Things to do
1. In the review of "Animal Play," when did Steak Richardson and Jake Flum develop the play?
2. Do these statements agree with the review of "Animal Play"? (a) Tootsie is played by Steak Richardson. (b) Roscoe is the banjo-playing wiseguy. (c) The audience gathers in Palmer Square Park for the show.

Text section
Hungry, Lost, and Surrounded by Enemies: A Review of HATE/LAB’s Animal Play
As the audience trickles into Palmer Square Park for HATE/LAB’s new show, “Animal Play,” actor and co-writer Jake Flum greets a friendly face in the audience. As Jake leaves to get ready for the performance, his friend exclaims, "Thank you for making live theatre!" Jake grins and shrugs back, "Literally all I know what to do!"
"Animal Play" is HATE/LAB's newest play, developed by Steak Richardson and Jake Flum during quarantine. If theatre-making is the process of manifesting reality out of nothing, then Jake’s throwaway joke could be said to be a major thread throughout their production. The story centers on Tootsie (Steak Richardson) and Roscoe (Jake Flum), two men who find themselves alone in an empty wilderness. They know little about their situation other than they're "hungry, lost, and—*gulp*—surrounded by enemies." By backtracking through their shared memories, they rediscover how they came to be there and the adventure they’ve been undertaking.
Steak Richardson's Tootsie is a banjo-playing wiseguy out of Hanna-Barbera. With pointer finger held out in a perpetually professorial stance, he spearheads the search for meaning, shaking his booty on key words and making eyes with the audience. When he gulps in fear, it's practically verbalized. Jake Flum's Roscoe is a more naturalistic foil to Tootsie, as a cheerful, forgetful, and adorable innocent. Their dynamic as a vaudevillian duo is wildly entertaining to watch as one struggles to outplay the other throughout.

Source information
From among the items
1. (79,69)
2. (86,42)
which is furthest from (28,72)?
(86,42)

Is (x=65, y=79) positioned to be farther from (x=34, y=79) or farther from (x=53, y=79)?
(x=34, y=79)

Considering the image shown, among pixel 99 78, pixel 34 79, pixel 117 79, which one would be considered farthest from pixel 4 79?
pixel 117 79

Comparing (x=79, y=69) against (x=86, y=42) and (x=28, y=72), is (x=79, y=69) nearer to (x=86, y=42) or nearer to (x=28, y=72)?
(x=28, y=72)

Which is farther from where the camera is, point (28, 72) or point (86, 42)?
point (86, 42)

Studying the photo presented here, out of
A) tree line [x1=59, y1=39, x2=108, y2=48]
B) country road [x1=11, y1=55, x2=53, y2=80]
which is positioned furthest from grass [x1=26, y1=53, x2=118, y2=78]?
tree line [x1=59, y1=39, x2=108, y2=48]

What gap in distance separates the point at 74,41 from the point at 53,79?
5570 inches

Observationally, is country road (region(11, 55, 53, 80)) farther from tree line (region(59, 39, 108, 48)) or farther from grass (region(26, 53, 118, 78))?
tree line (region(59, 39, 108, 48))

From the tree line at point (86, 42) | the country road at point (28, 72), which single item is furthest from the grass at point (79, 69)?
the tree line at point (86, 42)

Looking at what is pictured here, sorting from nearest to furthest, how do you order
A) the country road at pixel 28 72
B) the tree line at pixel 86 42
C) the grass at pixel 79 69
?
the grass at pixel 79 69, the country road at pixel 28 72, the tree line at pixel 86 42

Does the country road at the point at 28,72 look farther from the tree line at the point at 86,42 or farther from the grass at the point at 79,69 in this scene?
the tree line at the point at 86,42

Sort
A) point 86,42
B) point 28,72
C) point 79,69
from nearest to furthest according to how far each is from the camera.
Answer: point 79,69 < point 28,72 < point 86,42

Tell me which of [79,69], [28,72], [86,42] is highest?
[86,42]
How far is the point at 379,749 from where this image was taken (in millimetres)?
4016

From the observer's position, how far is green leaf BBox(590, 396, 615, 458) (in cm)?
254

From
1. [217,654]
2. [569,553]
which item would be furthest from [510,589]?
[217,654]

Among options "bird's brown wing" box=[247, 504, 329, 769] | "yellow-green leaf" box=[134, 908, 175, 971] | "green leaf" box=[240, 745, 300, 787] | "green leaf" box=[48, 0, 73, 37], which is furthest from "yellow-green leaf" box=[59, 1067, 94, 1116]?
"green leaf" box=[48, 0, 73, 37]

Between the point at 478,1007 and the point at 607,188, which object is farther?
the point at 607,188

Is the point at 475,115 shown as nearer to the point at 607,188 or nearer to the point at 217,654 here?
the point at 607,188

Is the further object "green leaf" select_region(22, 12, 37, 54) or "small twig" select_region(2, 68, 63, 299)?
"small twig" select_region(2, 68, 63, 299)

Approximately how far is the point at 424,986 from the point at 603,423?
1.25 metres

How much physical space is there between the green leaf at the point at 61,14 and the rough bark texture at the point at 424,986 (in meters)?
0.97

Per-task answers
1. During quarantine.

2.
(a) Yes: "Tootsie (Steak Richardson)"
(b) No: "Steak Richardson's Tootsie is a banjo-playing wiseguy out of Hanna-Barbera"
(c) Yes: "As the audience trickles into Palmer Square Park for HATE/LAB’s new show"